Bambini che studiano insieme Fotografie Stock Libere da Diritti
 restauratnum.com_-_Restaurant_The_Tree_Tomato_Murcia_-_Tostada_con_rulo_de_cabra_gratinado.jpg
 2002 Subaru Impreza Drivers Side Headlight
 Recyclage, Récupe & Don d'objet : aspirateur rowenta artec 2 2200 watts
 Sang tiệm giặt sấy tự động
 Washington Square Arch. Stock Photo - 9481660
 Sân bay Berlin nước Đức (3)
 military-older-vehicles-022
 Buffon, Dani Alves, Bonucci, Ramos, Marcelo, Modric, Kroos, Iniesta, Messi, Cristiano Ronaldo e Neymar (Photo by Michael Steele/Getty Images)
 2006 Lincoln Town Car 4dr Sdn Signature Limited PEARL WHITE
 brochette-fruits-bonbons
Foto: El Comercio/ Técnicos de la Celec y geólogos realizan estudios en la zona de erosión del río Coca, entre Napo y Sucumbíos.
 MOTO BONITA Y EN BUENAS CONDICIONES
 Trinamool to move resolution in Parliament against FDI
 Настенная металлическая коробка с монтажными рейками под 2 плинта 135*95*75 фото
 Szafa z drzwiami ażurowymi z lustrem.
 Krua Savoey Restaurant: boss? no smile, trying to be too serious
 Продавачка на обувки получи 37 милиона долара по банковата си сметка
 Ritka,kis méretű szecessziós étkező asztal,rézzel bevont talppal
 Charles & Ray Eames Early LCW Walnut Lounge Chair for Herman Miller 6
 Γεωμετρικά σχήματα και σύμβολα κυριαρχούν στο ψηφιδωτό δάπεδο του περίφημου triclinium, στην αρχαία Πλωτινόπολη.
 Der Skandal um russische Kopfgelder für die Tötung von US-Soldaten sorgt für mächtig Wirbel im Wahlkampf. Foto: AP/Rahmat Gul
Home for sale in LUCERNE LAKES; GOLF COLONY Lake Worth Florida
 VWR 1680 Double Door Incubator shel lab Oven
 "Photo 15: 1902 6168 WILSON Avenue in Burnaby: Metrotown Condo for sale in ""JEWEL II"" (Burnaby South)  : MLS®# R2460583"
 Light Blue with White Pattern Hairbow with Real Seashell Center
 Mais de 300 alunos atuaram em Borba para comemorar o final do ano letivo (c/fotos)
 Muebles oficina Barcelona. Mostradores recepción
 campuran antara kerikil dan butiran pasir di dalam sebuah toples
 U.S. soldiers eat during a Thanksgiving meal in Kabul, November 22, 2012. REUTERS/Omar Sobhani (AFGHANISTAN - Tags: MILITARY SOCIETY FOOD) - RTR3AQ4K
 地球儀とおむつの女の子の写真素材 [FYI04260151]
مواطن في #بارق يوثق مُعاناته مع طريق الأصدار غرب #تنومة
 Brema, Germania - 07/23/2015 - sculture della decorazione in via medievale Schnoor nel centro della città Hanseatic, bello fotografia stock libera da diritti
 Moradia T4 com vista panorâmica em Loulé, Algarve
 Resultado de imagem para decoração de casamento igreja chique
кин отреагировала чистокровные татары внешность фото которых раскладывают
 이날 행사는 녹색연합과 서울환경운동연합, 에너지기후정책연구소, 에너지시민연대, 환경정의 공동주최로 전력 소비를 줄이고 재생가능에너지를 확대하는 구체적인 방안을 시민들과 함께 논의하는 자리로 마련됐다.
- - -
# WHAT IS NEEDED:
Show the lines above with "sale".

# EXPECTED ANSWER:
Home for sale in LUCERNE LAKES; GOLF COLONY Lake Worth Florida
 "Photo 15: 1902 6168 WILSON Avenue in Burnaby: Metrotown Condo for sale in ""JEWEL II"" (Burnaby South)  : MLS®# R2460583"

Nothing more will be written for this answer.